Em 1953 o PSB produziu um fato novo na política brasileira quando o desconhecido Jânio Quadros foi eleito prefeito de São Paulo pela coligação de duas pequenas agremiações (PTN e PSB) e derrotando todos os grandes partidos (UDN, PSD, PTB e PSP). A tabelinha repetiu a façanha em 1954 levando o mesmo Jânio ao governo de São Paulo.

Outro retrocesso

A terceira edição do PSB é fruto da redemocratização de 1985. Um intelectual de alto quilate, Antonio Houaiss, foi um de seus articuladores. O pernambucano Jarbas Vasconcelos, hoje senador pelo PMDB, uma de suas estrelas. Figura mais visível, Miguel Arraes, avô de Eduardo Campos.

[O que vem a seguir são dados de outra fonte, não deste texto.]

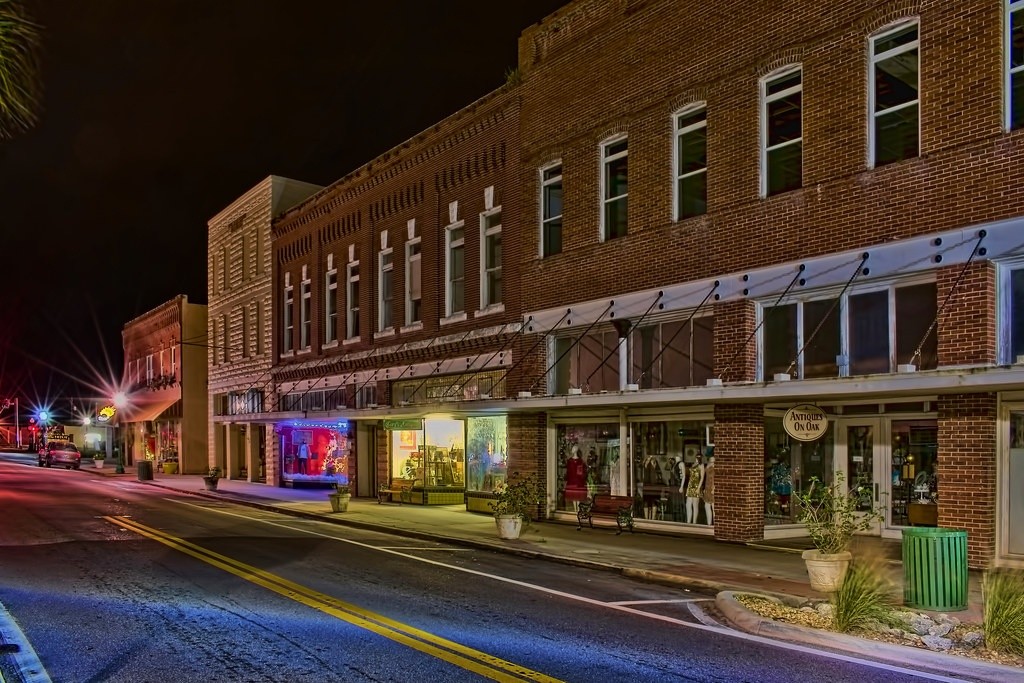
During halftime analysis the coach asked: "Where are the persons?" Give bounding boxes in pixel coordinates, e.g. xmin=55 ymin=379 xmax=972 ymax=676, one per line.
xmin=669 ymin=454 xmax=715 ymax=525
xmin=643 ymin=456 xmax=661 ymax=520
xmin=296 ymin=438 xmax=311 ymax=475
xmin=609 ymin=447 xmax=620 ymax=500
xmin=563 ymin=446 xmax=587 ymax=512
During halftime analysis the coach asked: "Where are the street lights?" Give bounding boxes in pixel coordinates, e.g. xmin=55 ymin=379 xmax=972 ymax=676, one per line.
xmin=110 ymin=393 xmax=128 ymax=473
xmin=39 ymin=411 xmax=47 ymax=447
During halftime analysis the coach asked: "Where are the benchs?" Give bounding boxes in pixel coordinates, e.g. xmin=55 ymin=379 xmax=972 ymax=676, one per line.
xmin=378 ymin=479 xmax=416 ymax=504
xmin=577 ymin=492 xmax=636 ymax=536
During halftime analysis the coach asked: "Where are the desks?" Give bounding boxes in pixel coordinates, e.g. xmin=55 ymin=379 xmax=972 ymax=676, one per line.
xmin=908 ymin=503 xmax=937 ymax=527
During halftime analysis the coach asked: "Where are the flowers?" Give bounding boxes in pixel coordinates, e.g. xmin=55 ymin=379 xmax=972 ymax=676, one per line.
xmin=92 ymin=453 xmax=105 ymax=460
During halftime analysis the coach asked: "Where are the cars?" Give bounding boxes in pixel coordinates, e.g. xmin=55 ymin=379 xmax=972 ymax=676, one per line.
xmin=39 ymin=441 xmax=82 ymax=470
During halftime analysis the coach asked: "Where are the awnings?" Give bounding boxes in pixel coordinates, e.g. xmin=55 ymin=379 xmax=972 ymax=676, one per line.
xmin=121 ymin=398 xmax=180 ymax=422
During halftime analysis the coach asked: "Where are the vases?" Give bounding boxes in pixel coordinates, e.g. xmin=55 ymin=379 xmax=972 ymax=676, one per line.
xmin=162 ymin=462 xmax=178 ymax=475
xmin=94 ymin=460 xmax=104 ymax=468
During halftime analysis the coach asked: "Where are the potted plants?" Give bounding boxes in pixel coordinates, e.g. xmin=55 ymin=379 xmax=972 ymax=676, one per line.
xmin=487 ymin=470 xmax=552 ymax=543
xmin=329 ymin=482 xmax=352 ymax=513
xmin=203 ymin=467 xmax=221 ymax=492
xmin=784 ymin=466 xmax=890 ymax=592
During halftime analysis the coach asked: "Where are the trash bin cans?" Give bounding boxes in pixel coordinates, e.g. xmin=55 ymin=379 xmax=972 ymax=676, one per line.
xmin=900 ymin=525 xmax=969 ymax=612
xmin=137 ymin=460 xmax=153 ymax=480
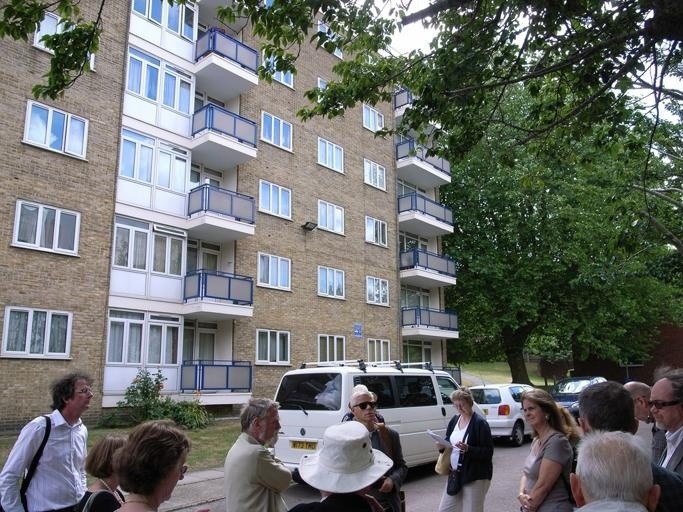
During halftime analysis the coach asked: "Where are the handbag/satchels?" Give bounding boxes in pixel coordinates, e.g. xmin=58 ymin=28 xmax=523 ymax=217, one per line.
xmin=400 ymin=491 xmax=405 ymax=512
xmin=447 ymin=470 xmax=462 ymax=495
xmin=434 ymin=453 xmax=450 ymax=474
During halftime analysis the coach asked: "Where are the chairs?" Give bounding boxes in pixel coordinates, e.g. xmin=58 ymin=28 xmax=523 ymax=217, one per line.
xmin=402 ymin=382 xmax=437 ymax=407
xmin=367 ymin=383 xmax=394 ymax=408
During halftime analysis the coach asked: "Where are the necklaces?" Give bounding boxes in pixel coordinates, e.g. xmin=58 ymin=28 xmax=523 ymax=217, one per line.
xmin=123 ymin=499 xmax=159 ymax=512
xmin=100 ymin=478 xmax=124 ymax=505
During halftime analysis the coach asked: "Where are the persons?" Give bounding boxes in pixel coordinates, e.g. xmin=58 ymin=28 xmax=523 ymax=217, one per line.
xmin=435 ymin=385 xmax=494 ymax=512
xmin=224 ymin=382 xmax=408 ymax=512
xmin=74 ymin=432 xmax=125 ymax=511
xmin=516 ymin=368 xmax=683 ymax=512
xmin=111 ymin=420 xmax=209 ymax=512
xmin=0 ymin=369 xmax=96 ymax=512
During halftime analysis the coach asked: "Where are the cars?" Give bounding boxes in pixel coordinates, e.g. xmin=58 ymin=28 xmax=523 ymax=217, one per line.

No passado o jornalismo político era praticado no Congresso, de olho na literatura, na história, nas referências internacionais. No fim dos anos 1990, o jornalista Márcio Moreira Alves (1936-2009) tirou-o da Praça dos Três Poderes e o levou para a Esplanada dos Ministérios para apanhar sol e oferecer ao eleitor o debate sobre políticas públicas. Não colou, depois da sua morte não apareceram sucessores. A cobertura política passou a ser feita por meio do celular, nos restaurantes, soprada por “fontes” e assessores.

Doravante, a política será ditada pelos pesquisadores e marqueteiros empunhando laptops e tablets. Partidos agora são tantos e tão iguais que passaram a ser identificados com números. Eleição virou campeonato, corrida, loteria. Um novo retrocesso é inevitável: a reforma política só poderá avançar quando mudar a cobertura política.